To create a POST method

  1. On the /execution Methods page, choose Actions, and then choose Create Method.

  2. From the list, choose POST, and then select the check mark.

To configure the integration point for your method

  1. On the /execution - POST - Setup page, for Integration Type, choose Amazon Service.

  2. For Amazon Region, choose a Region from the list.

    Note

    For Regions that currently support Step Functions, see Supported Regions.

  3. For Amazon Service, choose Step Functions from the list.

  4. For HTTP Method, choose POST from the list.

    Note

    All Step Functions API actions use the HTTP POST method.

  5. For Action Type, choose Use action name.

  6. For Action, enter StartExecution.

  7. For Execution role, enter the role ARN of the IAM role that you created earlier, as shown in the following example.

    arn:aws-cn:iam::123456789012:role/APIGatewayToStepFunctions

  8. Choose Save.

    The visual mapping between API Gateway and Step Functions is displayed on the /execution - POST - Method Execution page.

Step 3: Test and Deploy the API Gateway API

Once you have created the API, test and deploy it.

To test the communication between API Gateway and Step Functions

  1. On the /execution - POST - Method Execution page, choose Test.

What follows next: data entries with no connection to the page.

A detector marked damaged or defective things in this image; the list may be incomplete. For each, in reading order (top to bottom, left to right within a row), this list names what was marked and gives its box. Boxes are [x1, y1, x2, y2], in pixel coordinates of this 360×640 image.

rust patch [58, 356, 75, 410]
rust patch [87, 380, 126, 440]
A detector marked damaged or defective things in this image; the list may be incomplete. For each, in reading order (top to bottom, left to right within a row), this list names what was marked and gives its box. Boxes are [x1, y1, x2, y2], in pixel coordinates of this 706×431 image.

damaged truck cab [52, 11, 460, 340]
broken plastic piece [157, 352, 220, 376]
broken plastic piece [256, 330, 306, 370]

  2. On the /execution - POST - Method Test page, copy the following request parameters into the Request Body section using the ARN of an existing state machine (or create a new state machine that uses a Lambda function), and then choose Test.

    {
   "input": "{}",
   "name": "MyExecution",
   "stateMachineArn": "arn:aws-cn:states:us-east-1:123456789012:stateMachine:HelloWorld"
}

    For more information, see the StartExecution Request Syntax in the Amazon Step Functions API Reference.

    Note

    If you don't want to include the ARN of your state machine in the body of your API Gateway call, you can configure a body-mapping template, as shown in the following example.

    {
    "input": "$util.escapeJavaScript($input.json('$'))",
    "stateMachineArn": "$util.escapeJavaScript($stageVariables.arn)"
}

    With this approach, you can specify ARNs of different state machines based on your development stage (for example, dev, test, and prod). For more information about specifying stage variables in a body-mapping template, see $stageVariables in the API Gateway Developer Guide.

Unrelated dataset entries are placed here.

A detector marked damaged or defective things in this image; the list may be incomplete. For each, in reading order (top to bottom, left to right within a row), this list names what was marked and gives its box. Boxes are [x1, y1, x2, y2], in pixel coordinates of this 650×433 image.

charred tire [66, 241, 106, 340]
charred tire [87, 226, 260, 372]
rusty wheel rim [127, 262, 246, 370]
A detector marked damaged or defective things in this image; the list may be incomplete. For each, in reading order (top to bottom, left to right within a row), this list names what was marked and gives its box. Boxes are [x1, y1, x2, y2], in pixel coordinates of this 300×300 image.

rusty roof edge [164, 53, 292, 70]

  3. The execution starts and the execution ARN and its epoch date are displayed under Response Body.

    {
   "executionArn": "arn:aws-cn:states:us-east-1:123456789012:execution:HelloWorld:MyExecution",
   "startDate": 1486768956.878
}
    Note

    You can view the execution by choosing your state machine on the Amazon Step Functions console.

To deploy your API

  1. On the Resources page of StartExecutionAPI, choose Actions, Deploy API.

  2. In the Deploy API dialog box, select [New Stage] from the Deployment stage list, enter alpha for Stage name, and then choose Deploy.

To test your deployment

  1. On the Stages page of StartExecutionAPI, expand alpha, /, /execution, POST.

  2. On the alpha - POST - /execution page, note the Invoke URL, as shown in the following example.

    https://a1b2c3d4e5.execute-api.us-east-1.amazonaws.com/alpha/execution

  3. From the command line, run the curl command using the ARN of your state machine, and then invoke the URL of your deployment, as shown in the following example.

    curl -X POST -d '{"input": "{}","name": "MyExecution","stateMachineArn": "arn:aws-cn:states:us-east-1:123456789012:stateMachine:HelloWorld"}' https://a1b2c3d4e5.execute-api.us-east-1.amazonaws.com/alpha/execution

    The execution ARN and its epoch date are returned, as shown in the following example.

    {"executionArn":"arn:aws-cn:states:us-east-1:123456789012:execution:HelloWorld:MyExecution","startDate":1.486772644911E9}
    Note

    If you get a "Missing Authentication Token" error, make sure that the invoke URL ends with /execution.